CHECK YOUR UNDERSTANDING =>
a – Answer these questions about the account of the wire-transfer scam, one line each:
(i) Which bank did the narrator call back on Monday?
(ii) What percentage commission did a "Transfer Manager" keep?
(iii) Where did Mr. Cathy previously work?
b – Translate this sentence from the account of the wire-transfer scam into Spanish: "We never did get a nibble on our fake hotmail account."
c – Write the next part of the account of the wire-transfer scam, following on from its final sentence.

[[ SOURCE EXTRACT, beginning ]]

Shortly after, the email stopped coming, hope diminished and thoughts of losing $8,000 began to shrink. Saturday came and we knew it would be Monday before we would hear anything from anyone about it as we served our weekend prison sentence without knowledge one way or the other.
We never did get a nibble on our fake hotmail account.
Monday morning came and we told and retold the story a dozen times to friends, family and anyone who would listen. It was a kind of therapy going over and over our story, so when we heard from the Sergeant that things were wrapping up, we were delighted.
Arriving home Monday, listening to the machine I returned the call to US Bank and heard the sweet words that “there was a problem with our wire transfer and for some reason the money had been returned to our account.” Thinking there had been some kind of glitch in their system; the poor banker must have been quite confused at my joyful response.
“Yeah, thanks for letting us know, we’ve been working on getting the money back in our account.”
“Oh, uh… okay.”
What we eventually learned is that the seller / slimy criminal is somewhere outside the United States, most likely in Asia somewhere. He went phishing for eBay account information and caught Mia’s account in New York. He used that information to set up a fraudulent auction. He then took out an ad to hire a “Transfer Manager” who would be responsible for opening a bank account and then monitor account information. When money was transferred into their account they would follow instructions provided via email and wire money to an off-shores account, retaining a 7% commission for their efforts.
Mr. Cathy, the “Transfer Manager” who had our money was very quick and willing to transfer our money back to our bank account after Sergeant Lofton had a kind and gentle conversation with him about his obligation as a good citizen who wants to avoid a night in jail.
Mr. Cathy, come to find out, was also a previous employee at Trustmark National Bank, had been fired or laid off or something and was not flat broke. Making another good decision he decided to break into his ex-girlfriends place, steal the computer and toss it in a ditch while she was in the shower. I’m sure it had something to do with wanting to make sure his Spider Solitaire record wouldn’t ever be beaten. Or maybe it was because he had some evidence on his computer that he didn’t want subpoenaed by my new hero, Sergeant Lofton. I’m going to go with my gut and stick with his Spider Solitaire record.

[[ SOURCE EXTRACT, end ]]
[[ RECORD EXTRACTS, beginning ]]

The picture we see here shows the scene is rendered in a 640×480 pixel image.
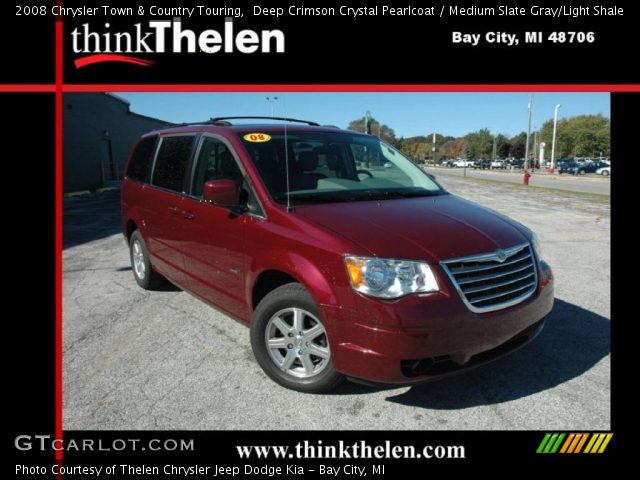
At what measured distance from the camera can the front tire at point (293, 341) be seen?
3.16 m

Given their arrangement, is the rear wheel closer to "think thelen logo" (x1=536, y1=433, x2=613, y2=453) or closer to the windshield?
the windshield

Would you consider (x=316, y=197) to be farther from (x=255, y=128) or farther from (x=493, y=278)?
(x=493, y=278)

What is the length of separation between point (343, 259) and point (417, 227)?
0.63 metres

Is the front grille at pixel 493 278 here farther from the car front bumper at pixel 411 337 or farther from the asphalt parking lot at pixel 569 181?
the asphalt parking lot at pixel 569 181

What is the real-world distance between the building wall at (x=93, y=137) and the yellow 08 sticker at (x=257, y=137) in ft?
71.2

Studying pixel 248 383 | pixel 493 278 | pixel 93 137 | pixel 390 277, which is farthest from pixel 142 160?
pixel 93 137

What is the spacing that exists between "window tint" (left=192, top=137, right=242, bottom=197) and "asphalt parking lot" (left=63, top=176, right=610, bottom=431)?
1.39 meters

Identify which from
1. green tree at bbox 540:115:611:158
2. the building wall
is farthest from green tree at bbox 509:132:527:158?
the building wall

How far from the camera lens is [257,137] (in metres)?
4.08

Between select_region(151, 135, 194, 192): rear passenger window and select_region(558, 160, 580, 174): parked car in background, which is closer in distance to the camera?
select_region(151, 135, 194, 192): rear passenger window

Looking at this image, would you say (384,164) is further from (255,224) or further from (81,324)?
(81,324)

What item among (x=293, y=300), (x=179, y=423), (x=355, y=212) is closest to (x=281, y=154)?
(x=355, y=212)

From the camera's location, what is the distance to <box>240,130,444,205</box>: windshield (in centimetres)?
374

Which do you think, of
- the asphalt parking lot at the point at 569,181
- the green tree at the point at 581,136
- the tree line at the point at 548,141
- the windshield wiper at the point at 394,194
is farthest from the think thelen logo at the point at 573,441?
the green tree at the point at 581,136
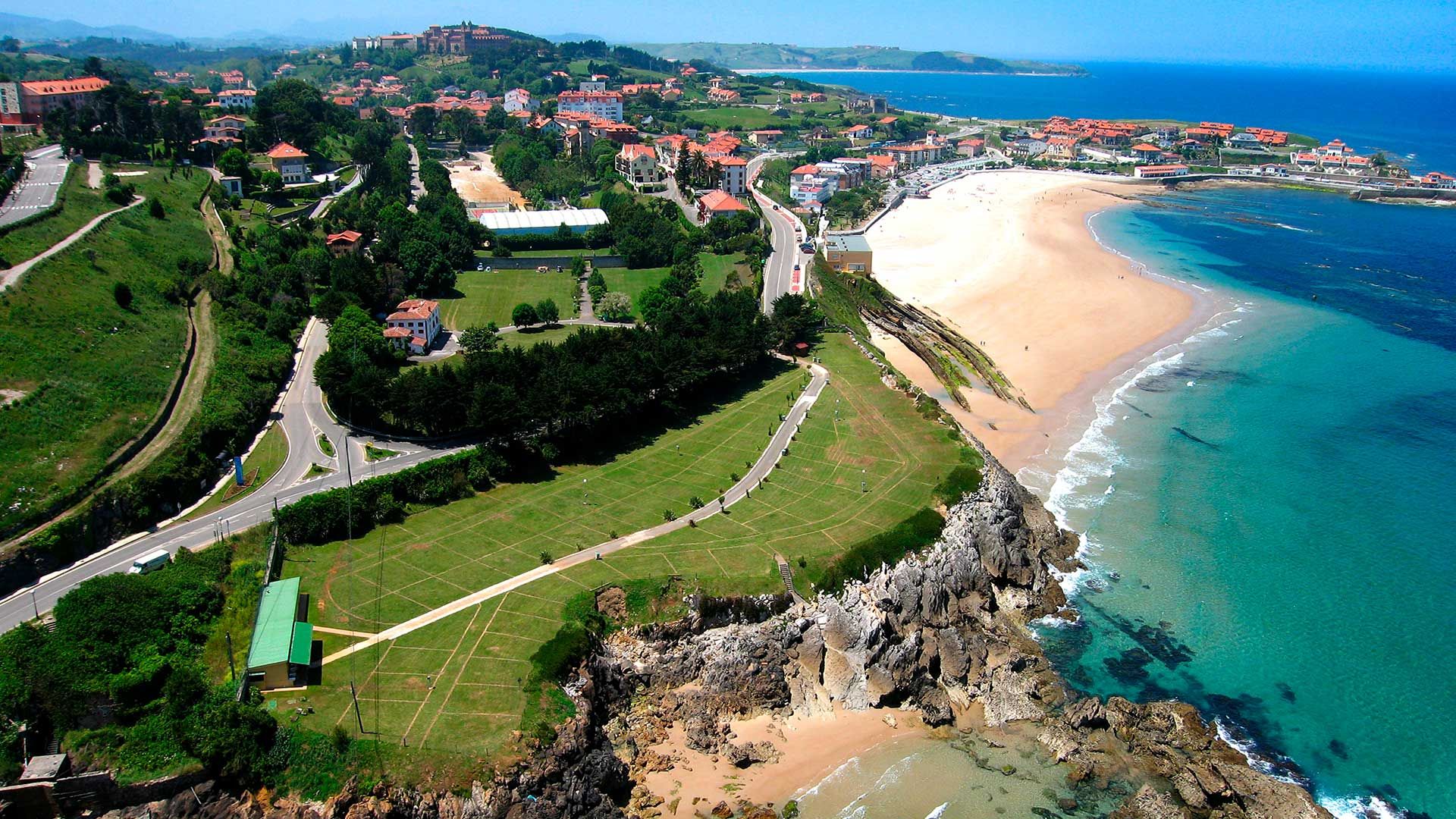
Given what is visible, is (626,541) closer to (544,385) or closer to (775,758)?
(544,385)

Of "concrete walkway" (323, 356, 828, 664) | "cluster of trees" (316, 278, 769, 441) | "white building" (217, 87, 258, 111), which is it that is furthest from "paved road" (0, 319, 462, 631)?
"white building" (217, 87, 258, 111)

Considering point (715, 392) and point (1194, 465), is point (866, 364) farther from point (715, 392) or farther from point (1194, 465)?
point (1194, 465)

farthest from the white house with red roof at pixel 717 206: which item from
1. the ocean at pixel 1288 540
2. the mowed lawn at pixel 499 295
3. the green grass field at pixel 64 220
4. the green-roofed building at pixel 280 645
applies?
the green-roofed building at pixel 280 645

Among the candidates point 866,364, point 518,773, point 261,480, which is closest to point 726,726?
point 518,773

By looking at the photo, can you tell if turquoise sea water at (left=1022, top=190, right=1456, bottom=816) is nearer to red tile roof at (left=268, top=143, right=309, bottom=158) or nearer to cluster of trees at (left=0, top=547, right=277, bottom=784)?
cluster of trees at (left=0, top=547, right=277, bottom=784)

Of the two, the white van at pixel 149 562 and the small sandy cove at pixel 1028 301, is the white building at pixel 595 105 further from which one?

[[ RECORD EXTRACTS, end ]]
[[ RECORD EXTRACTS, beginning ]]

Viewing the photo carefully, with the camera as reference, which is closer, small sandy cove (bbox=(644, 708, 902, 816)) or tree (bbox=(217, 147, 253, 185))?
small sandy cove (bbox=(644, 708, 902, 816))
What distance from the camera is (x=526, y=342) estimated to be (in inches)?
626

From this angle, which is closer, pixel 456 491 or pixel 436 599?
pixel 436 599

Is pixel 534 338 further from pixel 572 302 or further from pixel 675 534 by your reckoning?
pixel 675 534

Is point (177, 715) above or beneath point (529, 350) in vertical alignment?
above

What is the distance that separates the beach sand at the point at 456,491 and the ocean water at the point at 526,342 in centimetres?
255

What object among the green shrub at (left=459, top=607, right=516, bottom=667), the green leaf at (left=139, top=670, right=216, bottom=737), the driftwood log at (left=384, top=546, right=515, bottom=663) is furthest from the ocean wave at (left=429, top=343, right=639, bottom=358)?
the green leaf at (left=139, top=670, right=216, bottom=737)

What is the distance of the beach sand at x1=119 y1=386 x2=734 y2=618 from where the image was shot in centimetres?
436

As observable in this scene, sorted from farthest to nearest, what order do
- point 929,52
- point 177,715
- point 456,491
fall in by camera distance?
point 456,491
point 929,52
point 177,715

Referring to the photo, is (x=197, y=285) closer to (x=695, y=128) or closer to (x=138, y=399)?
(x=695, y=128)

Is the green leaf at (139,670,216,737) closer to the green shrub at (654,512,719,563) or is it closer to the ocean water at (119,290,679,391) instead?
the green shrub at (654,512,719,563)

[[ RECORD EXTRACTS, end ]]
[[ RECORD EXTRACTS, beginning ]]

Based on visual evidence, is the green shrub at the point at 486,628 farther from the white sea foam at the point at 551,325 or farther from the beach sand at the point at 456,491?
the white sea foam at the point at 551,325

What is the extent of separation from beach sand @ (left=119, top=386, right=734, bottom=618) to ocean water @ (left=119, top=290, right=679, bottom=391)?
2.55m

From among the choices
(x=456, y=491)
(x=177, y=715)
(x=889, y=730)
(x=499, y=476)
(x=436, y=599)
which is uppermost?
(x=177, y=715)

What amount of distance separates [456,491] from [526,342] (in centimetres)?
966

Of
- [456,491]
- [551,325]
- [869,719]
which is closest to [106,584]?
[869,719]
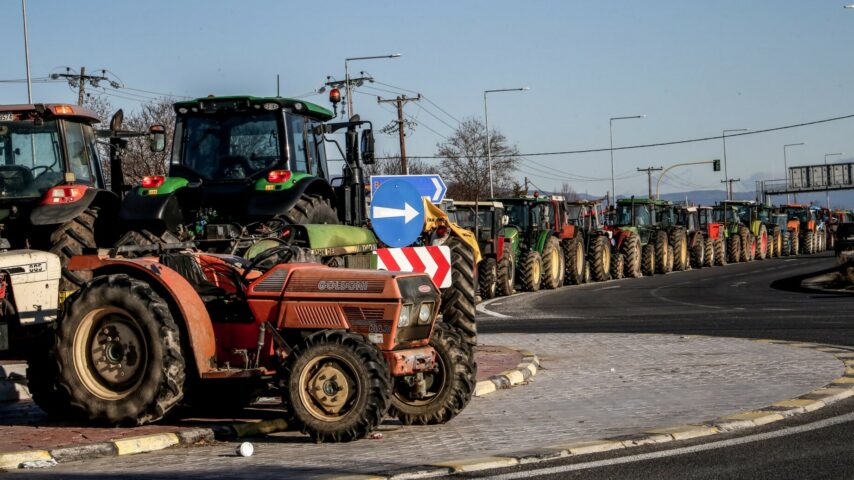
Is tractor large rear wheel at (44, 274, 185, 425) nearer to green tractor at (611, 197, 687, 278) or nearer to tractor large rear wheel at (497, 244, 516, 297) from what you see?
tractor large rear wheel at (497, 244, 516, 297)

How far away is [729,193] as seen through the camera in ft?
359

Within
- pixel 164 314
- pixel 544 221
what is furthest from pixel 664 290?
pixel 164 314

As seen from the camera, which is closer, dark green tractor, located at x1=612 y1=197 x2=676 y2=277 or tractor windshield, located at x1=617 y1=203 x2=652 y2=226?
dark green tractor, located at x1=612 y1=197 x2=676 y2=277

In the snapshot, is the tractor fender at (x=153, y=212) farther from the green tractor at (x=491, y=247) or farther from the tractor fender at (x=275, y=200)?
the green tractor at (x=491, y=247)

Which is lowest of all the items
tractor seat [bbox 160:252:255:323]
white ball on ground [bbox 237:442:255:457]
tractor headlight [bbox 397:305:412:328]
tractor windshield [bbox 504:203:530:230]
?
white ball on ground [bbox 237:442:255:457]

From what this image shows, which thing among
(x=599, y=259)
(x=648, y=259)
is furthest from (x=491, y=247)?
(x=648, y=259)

[[ RECORD EXTRACTS, end ]]

ANSWERS GIVEN =>
a –
(i) US Bank
(ii) 7%
(iii) Trustmark National Bank

b – Nunca recibimos ni una sola respuesta en nuestra cuenta falsa de Hotmail.

c –
Where do we go from here? Well, we could press charges against Mr. Cathy, but we’d have to go to Mississippi and then return for court, which his attorney would most likely file a continuance 3 times meaning we’d have to travel a total of 5 times to Mississippi to make it all happen.
Probably not going to happen. Summer in Mississippi doesn’t sound like that great of a proposition.
The moral of the story is this: If you’re going to get scammed and then get your money back and want to press charges, make sure the criminal is in Hawaii or Southern California or some other great place worth visiting five times.
So with our money back, the criminal in some other country and the pawn in the scheme visiting every Best Buy and Circuit City in Mississippi to hone his Spider Solitaire skills, we headed back to our computer to find a suitable vehicle to buy; A little wiser and a lot more cautious this time, but still on the look. This time, I think we’ll wait on the Buy It Now method and look in person. There’s nothing wrong with buying it later.There you have it folks, my true life story of being scammed and getting our money back. Hope you enjoyed this short story more than I enjoyed living it. To my mom and dad, you can quit worrying, start sleeping and quit calling to get all the details.